● SUPPLIED PASSAGE:
<<<<

Jordi Ortiz de Urbina defended his thesis directed by Gemma Sesé Castel on September 30, 2021 at the North Campus. Titled “Orientational dynamics and local order in supercooled molecular liquids”, the thesis analyzes the behavior at temperatures close to the vitreous transition thanks to the results obtained in molecular dynamics simulations
Jordi Ortiz de Urbina defends his thesis on orientational properties and local structure in supercooled molecular liquids
Cosine of the angle formed by the dipole moments of two molecules per methanol and by a dipole liquid without hydrogen bonds as a function of distance, at different temperatures.

The main objective of the thesis is to study, by means of molecular dynamics simulations, the behaviour of two molecular models at different temperatures, approaching the glass transition. One system models methanol and the other differs from the former only in the ability to establish hydrogen bonds. The analysis carried out focused on the reorientational dynamics, the dielectric response and various orientational properties that characterize the local structure.

All the time correlation functions analyzed show a two-stage relaxation, separated by a plateau at the lowest temperatures. Translational relaxation times are longer than reorientational relaxation times in the hydrogen-free system. Molecules with higher translational mobility have also been found to have undergone larger reorientations. Also in this system, the rotational dynamics around a main axis of inertia has been investigated. Rotational diffusion coefficients have been shown to follow a mode coupling law with a critical temperature lower than that corresponding to translational diffusion. Therefore, at low temperatures, when translational dynamics is severely hindered, rotation is still active. The results show that the Stokes-Einstein relation ceases to be satisfied at a higher temperature than the Stokes-Einstein-Debye one.

>>>>

● GIVEN DATA:
<<<<

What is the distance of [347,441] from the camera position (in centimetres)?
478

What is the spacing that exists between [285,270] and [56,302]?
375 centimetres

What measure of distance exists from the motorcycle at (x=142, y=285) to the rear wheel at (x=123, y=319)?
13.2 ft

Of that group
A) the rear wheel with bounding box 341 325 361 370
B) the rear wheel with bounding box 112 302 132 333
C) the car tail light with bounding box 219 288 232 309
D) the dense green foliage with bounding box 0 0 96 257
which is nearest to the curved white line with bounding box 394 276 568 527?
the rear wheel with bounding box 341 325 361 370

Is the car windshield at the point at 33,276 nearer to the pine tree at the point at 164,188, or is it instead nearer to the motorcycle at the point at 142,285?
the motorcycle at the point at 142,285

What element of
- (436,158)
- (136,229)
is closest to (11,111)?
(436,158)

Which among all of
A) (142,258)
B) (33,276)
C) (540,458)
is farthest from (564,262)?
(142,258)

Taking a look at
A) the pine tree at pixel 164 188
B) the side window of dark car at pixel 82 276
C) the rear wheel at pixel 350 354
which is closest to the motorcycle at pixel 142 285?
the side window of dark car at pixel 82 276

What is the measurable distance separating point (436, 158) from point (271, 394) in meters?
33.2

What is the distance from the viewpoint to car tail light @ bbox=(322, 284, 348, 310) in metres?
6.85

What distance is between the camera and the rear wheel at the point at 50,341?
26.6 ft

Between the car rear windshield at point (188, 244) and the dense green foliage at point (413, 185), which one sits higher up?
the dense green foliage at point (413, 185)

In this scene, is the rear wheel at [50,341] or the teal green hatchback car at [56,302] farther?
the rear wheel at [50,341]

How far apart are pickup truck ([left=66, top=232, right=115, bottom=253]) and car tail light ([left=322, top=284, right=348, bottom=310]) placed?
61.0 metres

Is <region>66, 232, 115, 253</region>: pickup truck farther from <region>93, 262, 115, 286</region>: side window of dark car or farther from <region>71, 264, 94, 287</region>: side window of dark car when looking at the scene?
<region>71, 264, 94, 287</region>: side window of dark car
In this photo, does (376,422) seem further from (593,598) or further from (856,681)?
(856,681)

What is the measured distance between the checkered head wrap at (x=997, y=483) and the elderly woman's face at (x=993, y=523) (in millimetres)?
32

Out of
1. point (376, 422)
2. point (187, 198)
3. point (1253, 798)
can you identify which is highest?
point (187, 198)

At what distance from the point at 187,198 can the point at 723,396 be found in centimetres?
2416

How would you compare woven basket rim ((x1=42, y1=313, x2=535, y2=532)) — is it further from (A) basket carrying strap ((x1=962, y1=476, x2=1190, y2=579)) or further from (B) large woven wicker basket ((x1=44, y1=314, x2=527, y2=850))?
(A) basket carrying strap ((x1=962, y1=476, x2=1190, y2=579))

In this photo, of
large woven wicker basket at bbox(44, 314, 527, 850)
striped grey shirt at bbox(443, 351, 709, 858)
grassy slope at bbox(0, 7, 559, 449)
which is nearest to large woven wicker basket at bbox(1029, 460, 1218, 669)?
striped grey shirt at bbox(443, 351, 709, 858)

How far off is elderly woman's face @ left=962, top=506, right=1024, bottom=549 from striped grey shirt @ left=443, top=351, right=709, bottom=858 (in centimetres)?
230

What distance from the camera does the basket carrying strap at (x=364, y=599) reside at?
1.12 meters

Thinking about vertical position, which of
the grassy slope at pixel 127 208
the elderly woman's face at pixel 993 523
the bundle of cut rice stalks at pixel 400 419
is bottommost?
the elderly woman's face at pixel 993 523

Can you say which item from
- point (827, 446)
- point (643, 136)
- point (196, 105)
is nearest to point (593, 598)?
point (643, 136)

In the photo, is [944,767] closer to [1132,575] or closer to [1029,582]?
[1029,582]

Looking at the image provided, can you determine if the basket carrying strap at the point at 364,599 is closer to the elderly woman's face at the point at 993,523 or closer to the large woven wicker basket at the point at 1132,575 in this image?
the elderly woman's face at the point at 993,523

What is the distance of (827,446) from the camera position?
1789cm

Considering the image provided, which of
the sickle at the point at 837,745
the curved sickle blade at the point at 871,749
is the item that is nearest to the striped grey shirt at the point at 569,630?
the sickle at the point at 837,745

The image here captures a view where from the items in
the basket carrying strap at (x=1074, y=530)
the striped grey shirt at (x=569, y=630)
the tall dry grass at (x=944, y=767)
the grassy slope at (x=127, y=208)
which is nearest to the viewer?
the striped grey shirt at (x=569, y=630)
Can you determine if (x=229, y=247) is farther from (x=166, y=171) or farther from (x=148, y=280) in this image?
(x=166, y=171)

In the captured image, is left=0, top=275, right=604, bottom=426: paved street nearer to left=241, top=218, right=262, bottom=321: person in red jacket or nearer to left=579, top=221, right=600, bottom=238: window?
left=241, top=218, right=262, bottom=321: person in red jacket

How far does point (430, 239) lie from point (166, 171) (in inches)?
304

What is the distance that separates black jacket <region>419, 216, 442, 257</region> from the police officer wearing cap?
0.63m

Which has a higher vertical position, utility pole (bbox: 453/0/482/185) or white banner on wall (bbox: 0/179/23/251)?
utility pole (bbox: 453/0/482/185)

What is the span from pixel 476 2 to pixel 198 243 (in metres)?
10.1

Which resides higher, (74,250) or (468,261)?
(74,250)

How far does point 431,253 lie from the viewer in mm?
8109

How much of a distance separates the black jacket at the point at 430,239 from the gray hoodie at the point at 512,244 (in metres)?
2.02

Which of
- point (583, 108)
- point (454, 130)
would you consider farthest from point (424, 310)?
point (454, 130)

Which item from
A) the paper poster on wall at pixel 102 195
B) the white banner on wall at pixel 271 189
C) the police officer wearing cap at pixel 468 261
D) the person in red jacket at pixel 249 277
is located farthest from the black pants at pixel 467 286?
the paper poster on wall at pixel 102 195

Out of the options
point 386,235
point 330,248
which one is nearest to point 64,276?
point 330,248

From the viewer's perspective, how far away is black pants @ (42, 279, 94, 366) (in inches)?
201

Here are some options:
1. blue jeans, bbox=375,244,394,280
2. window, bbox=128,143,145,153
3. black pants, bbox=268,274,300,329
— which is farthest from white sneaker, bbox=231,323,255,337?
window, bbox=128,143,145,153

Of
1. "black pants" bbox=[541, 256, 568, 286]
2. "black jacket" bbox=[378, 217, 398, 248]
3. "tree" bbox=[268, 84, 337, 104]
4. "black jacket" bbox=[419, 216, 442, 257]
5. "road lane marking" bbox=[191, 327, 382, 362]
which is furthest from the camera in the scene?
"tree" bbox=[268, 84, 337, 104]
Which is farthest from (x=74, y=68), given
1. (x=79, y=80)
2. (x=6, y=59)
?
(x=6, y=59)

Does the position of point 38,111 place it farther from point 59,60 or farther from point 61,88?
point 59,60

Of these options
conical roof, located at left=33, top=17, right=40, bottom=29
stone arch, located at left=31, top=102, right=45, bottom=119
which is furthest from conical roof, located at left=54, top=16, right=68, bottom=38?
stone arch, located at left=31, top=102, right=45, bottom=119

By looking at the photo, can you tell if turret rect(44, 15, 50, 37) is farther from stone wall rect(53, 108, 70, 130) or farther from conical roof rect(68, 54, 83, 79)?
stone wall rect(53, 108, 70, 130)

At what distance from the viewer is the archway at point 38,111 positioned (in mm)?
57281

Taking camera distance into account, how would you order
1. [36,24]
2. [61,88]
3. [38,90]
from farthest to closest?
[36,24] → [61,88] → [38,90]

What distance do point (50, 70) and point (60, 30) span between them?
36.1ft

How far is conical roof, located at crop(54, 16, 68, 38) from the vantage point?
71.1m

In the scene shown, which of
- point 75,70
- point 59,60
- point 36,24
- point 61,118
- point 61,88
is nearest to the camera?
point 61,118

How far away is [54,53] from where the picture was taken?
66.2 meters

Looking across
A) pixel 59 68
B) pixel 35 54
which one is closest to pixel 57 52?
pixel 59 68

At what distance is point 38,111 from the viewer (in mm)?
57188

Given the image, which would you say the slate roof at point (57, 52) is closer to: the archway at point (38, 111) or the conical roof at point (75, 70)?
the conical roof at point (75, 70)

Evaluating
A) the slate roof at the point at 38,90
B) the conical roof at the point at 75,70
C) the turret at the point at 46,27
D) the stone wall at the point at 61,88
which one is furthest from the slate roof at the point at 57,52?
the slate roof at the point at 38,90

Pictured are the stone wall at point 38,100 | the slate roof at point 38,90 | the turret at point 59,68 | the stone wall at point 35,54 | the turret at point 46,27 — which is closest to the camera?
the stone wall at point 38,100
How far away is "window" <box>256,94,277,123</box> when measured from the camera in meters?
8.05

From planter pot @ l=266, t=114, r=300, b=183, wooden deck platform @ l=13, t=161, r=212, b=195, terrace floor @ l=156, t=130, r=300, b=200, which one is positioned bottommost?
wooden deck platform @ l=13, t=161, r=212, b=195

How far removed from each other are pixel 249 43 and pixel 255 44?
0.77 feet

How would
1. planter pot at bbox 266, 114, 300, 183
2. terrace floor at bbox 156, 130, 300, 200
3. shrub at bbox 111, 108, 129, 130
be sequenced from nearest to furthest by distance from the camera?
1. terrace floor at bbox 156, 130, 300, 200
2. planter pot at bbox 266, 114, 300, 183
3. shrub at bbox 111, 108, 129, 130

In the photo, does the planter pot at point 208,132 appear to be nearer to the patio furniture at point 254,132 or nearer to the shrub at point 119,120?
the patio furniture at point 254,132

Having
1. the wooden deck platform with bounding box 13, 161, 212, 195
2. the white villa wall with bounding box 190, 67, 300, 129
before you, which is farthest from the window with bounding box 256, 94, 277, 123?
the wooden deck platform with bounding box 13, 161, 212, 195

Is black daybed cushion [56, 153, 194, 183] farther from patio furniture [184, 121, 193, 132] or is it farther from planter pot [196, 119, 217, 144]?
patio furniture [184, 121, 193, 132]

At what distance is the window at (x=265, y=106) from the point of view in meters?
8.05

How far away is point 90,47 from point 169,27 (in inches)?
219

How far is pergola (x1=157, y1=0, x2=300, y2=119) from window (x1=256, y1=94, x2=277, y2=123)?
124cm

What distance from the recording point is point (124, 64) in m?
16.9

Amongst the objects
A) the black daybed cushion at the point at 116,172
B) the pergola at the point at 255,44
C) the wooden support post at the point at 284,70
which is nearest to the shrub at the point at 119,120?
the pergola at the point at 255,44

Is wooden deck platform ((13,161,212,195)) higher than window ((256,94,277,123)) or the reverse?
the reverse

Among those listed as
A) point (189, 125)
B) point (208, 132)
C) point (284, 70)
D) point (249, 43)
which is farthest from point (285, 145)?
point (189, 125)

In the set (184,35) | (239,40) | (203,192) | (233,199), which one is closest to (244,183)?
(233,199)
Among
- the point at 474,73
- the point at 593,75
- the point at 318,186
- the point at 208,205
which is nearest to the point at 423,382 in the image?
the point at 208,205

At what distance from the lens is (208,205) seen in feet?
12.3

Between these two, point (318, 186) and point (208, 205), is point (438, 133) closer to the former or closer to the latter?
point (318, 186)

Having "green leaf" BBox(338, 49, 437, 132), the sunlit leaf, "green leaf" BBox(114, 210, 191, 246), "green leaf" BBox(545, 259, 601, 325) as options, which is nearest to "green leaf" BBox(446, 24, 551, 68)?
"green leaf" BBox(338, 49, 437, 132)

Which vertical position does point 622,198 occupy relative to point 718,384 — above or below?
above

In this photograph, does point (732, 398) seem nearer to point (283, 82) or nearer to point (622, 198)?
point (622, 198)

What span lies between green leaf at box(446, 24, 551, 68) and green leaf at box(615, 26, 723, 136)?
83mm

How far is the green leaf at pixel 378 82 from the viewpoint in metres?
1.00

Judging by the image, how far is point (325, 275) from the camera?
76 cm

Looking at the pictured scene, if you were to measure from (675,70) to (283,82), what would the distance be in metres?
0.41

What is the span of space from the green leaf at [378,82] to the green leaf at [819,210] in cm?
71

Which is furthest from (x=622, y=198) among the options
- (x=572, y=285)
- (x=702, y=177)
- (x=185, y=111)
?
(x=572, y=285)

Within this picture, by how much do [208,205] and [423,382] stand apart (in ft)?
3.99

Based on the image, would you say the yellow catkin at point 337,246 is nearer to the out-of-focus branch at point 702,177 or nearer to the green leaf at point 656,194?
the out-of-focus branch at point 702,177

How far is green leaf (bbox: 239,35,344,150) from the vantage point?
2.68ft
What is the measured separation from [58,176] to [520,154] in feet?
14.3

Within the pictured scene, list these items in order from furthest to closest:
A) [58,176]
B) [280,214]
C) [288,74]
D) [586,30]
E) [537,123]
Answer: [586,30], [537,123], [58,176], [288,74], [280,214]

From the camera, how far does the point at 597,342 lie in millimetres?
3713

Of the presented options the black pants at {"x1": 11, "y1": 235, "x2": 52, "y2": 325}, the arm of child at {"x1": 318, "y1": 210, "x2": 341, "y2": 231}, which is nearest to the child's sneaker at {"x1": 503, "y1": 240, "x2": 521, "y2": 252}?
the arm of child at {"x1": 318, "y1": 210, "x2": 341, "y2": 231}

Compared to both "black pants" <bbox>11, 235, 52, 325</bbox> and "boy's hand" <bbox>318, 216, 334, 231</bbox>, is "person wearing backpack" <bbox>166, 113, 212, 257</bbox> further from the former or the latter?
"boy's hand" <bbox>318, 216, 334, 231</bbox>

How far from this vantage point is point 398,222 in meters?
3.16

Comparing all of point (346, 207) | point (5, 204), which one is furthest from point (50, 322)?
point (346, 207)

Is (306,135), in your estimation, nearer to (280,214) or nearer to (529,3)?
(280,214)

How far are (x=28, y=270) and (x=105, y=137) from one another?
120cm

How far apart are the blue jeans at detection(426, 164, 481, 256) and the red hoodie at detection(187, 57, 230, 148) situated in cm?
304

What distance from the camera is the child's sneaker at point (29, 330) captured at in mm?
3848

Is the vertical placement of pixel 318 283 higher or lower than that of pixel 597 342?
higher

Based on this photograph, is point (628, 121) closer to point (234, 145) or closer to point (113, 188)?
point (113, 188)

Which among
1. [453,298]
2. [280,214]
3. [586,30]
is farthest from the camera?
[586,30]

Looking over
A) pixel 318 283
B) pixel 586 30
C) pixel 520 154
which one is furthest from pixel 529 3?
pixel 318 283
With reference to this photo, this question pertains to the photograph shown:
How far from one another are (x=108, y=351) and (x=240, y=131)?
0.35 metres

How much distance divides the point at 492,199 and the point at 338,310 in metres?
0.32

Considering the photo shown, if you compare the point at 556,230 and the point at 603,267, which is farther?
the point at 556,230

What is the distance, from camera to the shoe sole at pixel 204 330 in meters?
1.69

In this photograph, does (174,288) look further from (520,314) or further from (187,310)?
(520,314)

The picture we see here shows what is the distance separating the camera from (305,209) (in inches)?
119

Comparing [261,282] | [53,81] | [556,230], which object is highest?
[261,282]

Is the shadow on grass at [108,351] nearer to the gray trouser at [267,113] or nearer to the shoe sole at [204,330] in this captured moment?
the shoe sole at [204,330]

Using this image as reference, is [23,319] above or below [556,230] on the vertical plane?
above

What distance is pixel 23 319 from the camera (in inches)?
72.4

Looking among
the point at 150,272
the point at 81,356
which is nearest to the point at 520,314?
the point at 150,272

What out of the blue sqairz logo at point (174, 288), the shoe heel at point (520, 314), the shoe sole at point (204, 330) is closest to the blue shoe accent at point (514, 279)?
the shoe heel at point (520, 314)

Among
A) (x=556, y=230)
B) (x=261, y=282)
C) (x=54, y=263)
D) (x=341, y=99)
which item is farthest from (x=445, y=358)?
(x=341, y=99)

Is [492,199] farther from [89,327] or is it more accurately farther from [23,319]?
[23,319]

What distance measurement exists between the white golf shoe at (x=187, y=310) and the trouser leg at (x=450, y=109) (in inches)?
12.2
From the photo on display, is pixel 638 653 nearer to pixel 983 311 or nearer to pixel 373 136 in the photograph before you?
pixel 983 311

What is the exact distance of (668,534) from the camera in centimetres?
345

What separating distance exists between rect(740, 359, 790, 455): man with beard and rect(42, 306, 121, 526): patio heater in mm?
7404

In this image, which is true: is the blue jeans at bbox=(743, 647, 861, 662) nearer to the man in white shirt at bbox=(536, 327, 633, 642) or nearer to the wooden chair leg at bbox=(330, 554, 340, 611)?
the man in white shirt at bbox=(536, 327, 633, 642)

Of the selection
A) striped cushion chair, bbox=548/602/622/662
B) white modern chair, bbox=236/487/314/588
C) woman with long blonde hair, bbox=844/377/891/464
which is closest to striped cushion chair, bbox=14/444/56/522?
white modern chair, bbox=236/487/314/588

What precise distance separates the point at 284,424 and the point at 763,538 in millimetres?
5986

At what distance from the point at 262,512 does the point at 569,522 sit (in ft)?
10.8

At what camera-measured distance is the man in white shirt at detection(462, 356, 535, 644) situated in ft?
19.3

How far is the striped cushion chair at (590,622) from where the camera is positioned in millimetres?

>>>>

From the thesis summary on supercooled liquids, copy word for word the stretch from "All the time" through "the Stokes-Einstein-Debye one.". You can skip the listing here.

● WRITTEN RESPONSE:
All the time correlation functions analyzed show a two-stage relaxation, separated by a plateau at the lowest temperatures. Translational relaxation times are longer than reorientational relaxation times in the hydrogen-free system. Molecules with higher translational mobility have also been found to have undergone larger reorientations. Also in this system, the rotational dynamics around a main axis of inertia has been investigated. Rotational diffusion coefficients have been shown to follow a mode coupling law with a critical temperature lower than that corresponding to translational diffusion. Therefore, at low temperatures, when translational dynamics is severely hindered, rotation is still active. The results show that the Stokes-Einstein relation ceases to be satisfied at a higher temperature than the Stokes-Einstein-Debye one.